TEXTE SÉLECTIONNÉ:
*-*-*
« Il y a une
différence entre démocratie et liberté.
La liberté ne se confond pas avec la possibilité de voter.
Elle doit être jugée en considérant la quantité de
sujets sur lesquels nous ne votons pas. »
John T. Wenders
L’affaire
Cahuzac pourrait nous faire penser que si les
choses vont mal dans nos démocraties, c’est parce que des hommes
mauvais sont au pouvoir. Changeons donc les hommes et tout ira mieux. Le
problème serait de nature uniquement morale. Cette thèse a le
mérite de la simplicité mais elle est fausse.
Posons-nous la
question suivante : Et si les difficultés de nos
sociétés (chômage, inflation, dette) n'étaient pas
dues à la méchanceté de certains hommes, ni à la
faillite de l’économie de marché (gouvernée par la
« cupidité » de certains hommes) mais à la
défaillance structurelle de nos institutions politiques ? Telle
est l’hypothèse iconoclaste de Dépasser la démocratie,
un livre de deux hollandais, Frank
Karsten et Karel Beckman, qui vient
d’être traduit en français par Benoît Malbranque sous l’égide de l’Institut
Coppet. Selon eux, c’est la démocratie elle-même qui
produit le déclin de la civilisation, au sens d’un
affaiblissement généralisé des idées de
liberté et de responsabilité.
La
démocratie est née à une époque où
l’État était relativement faible. Un siècle et
demi de démocratie a néanmoins conduit à une expansion
considérable de l'État dans tous les pays démocratiques.
Elle a également conduit à la situation dans laquelle nous ne
devons pas seulement craindre l'État, mais aussi nos concitoyens, qui
sont en mesure de nous asservir par les urnes. Bien entendu, si la démocratie
consistait à garantir les libertés individuelles, elle serait
une chose souhaitable. Mais malheureusement, ce n’est pas le cas. Il semble
bien que la démocratie ne produise pas le maximum de liberté
compatible avec l’ordre social mais tout au contraire le maximum de
servitude compatible avec l’ordre social.
*-*-*
INFORMATIONS EXTRAITES:
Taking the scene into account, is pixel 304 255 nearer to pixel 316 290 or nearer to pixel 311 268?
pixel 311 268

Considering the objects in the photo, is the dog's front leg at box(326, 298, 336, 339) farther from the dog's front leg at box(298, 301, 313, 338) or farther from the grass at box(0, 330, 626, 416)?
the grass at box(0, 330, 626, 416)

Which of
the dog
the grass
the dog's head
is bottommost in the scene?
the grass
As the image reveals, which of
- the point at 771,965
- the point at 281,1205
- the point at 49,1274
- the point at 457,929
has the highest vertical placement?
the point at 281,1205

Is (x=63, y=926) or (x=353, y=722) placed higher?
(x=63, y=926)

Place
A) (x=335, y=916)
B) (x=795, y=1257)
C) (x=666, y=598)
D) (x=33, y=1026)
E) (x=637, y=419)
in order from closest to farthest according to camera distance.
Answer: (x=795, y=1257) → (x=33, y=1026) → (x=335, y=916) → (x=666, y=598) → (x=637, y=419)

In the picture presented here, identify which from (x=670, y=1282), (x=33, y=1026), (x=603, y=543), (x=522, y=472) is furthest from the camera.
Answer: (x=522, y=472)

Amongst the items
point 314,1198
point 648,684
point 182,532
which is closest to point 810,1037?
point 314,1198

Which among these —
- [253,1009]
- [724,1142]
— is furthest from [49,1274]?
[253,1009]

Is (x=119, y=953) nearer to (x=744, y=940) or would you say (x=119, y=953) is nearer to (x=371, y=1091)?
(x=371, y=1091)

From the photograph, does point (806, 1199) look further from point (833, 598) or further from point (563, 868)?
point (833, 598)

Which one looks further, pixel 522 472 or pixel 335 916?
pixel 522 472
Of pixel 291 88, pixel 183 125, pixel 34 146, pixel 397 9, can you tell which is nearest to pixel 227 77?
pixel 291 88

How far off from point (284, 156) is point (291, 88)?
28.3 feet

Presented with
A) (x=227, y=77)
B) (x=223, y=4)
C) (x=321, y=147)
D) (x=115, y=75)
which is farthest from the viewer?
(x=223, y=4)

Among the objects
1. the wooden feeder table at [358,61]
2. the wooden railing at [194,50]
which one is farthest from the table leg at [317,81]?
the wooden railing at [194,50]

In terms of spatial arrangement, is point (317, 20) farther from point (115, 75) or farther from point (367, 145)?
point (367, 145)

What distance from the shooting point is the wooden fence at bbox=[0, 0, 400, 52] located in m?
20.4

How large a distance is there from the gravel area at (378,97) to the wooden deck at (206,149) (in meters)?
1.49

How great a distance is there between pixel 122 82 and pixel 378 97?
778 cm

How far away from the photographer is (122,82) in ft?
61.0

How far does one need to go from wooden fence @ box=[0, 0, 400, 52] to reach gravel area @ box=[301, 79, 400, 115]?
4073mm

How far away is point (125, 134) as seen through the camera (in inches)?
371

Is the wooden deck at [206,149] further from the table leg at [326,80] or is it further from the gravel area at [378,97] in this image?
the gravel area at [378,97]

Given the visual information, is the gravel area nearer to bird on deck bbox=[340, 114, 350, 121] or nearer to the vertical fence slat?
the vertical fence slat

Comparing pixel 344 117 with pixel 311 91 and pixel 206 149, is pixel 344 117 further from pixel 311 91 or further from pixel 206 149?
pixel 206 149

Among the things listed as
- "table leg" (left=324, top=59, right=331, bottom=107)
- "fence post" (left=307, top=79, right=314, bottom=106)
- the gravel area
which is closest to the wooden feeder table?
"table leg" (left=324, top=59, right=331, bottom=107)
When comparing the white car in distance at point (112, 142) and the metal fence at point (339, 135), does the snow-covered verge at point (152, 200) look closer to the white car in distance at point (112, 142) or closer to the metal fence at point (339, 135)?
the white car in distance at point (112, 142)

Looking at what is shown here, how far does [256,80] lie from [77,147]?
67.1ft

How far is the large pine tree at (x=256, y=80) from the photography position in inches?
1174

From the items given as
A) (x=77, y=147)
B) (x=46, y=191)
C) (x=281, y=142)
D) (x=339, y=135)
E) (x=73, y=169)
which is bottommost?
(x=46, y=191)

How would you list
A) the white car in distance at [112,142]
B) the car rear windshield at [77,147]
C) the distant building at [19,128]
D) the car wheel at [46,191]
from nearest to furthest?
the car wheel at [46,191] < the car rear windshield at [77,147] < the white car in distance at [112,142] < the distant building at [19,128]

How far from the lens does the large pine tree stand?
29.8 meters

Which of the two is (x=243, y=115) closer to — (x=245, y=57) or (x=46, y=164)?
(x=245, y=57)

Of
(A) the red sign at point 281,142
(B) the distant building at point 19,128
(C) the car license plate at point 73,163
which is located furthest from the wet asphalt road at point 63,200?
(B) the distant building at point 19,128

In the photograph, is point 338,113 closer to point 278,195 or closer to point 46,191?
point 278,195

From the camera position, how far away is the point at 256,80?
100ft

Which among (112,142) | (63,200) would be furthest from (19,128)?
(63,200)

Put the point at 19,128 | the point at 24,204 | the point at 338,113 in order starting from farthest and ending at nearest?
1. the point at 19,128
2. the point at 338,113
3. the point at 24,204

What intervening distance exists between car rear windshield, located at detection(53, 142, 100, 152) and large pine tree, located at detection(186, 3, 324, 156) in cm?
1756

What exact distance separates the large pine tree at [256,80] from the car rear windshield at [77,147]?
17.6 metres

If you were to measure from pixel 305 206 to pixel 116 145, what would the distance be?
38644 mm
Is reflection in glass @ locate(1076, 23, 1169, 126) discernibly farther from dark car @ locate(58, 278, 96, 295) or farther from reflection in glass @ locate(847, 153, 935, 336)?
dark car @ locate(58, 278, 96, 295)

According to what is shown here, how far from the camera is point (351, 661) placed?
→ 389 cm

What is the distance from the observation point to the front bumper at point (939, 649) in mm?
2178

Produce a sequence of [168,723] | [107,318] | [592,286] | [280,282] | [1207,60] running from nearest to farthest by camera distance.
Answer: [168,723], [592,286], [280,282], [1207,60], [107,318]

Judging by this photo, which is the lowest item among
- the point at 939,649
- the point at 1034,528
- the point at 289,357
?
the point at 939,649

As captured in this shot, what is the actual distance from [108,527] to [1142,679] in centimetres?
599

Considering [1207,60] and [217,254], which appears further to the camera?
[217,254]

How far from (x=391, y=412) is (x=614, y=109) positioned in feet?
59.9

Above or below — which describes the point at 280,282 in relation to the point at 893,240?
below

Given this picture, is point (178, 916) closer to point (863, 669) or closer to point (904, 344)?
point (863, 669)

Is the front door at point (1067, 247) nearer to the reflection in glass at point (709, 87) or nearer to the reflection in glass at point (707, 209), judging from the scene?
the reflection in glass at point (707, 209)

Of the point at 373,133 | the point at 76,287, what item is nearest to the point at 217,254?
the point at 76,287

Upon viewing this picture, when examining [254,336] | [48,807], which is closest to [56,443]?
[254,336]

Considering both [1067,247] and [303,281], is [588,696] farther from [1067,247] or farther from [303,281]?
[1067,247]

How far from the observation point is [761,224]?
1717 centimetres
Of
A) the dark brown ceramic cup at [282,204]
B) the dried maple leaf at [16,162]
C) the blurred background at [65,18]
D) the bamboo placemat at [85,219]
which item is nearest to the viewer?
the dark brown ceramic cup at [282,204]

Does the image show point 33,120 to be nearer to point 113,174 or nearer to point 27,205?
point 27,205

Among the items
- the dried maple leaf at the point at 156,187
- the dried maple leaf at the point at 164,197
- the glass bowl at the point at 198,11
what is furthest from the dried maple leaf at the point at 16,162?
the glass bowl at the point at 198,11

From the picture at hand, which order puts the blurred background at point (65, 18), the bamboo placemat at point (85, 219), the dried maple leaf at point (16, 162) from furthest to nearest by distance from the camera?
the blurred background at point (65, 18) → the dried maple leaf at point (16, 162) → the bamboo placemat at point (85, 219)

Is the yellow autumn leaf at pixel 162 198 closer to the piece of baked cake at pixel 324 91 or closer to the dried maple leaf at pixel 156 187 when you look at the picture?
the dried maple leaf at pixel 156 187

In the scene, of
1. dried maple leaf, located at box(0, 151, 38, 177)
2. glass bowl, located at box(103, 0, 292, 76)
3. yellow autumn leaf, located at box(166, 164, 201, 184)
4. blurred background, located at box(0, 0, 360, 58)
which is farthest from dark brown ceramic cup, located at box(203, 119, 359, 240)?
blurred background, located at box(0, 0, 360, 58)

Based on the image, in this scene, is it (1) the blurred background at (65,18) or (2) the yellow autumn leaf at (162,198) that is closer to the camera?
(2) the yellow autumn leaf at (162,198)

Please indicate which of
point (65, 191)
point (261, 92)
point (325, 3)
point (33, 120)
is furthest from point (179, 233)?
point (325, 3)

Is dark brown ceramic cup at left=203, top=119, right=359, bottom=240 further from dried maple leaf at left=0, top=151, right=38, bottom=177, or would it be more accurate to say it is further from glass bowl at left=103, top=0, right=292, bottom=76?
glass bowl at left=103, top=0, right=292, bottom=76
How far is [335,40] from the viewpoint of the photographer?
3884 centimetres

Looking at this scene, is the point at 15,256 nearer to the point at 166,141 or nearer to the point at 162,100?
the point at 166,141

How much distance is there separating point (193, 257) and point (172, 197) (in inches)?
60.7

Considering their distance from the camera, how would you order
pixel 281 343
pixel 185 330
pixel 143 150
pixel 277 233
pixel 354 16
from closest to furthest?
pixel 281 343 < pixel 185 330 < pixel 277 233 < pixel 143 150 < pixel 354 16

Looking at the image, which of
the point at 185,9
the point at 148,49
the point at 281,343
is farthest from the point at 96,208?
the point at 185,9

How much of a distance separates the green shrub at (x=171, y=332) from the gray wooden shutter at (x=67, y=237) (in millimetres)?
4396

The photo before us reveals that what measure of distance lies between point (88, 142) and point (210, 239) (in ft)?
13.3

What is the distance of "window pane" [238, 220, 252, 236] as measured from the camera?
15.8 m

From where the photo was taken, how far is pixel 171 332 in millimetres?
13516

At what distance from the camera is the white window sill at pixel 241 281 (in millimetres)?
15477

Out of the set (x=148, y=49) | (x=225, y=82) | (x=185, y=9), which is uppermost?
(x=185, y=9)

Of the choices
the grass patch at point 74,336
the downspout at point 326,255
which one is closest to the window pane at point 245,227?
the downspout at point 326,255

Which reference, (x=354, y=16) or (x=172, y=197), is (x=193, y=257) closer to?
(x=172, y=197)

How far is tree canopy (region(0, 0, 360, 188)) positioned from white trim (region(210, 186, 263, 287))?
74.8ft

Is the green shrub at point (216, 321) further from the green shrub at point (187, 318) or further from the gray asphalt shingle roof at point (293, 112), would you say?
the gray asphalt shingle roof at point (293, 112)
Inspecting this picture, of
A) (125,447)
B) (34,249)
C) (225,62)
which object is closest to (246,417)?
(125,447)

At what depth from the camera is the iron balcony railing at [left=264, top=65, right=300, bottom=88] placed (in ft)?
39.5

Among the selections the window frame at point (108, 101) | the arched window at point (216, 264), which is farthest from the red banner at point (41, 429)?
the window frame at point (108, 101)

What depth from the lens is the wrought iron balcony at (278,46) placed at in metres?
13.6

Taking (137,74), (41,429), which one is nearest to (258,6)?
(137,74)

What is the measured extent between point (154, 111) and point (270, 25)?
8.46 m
*-*-*
CONSIGNE: Réécris tout ce qui va de « La liberté ne » jusqu'à « elle est fausse. » dans le texte sur la démocratie et la liberté, en remplaçant « simplicité » par « clarté ».

BONNE RÉPONSE:
La liberté ne se confond pas avec la possibilité de voter.
Elle doit être jugée en considérant la quantité de
sujets sur lesquels nous ne votons pas. »
John T. Wenders
L’affaire
Cahuzac pourrait nous faire penser que si les
choses vont mal dans nos démocraties, c’est parce que des hommes
mauvais sont au pouvoir. Changeons donc les hommes et tout ira mieux. Le
problème serait de nature uniquement morale. Cette thèse a le
mérite de la clarté mais elle est fausse.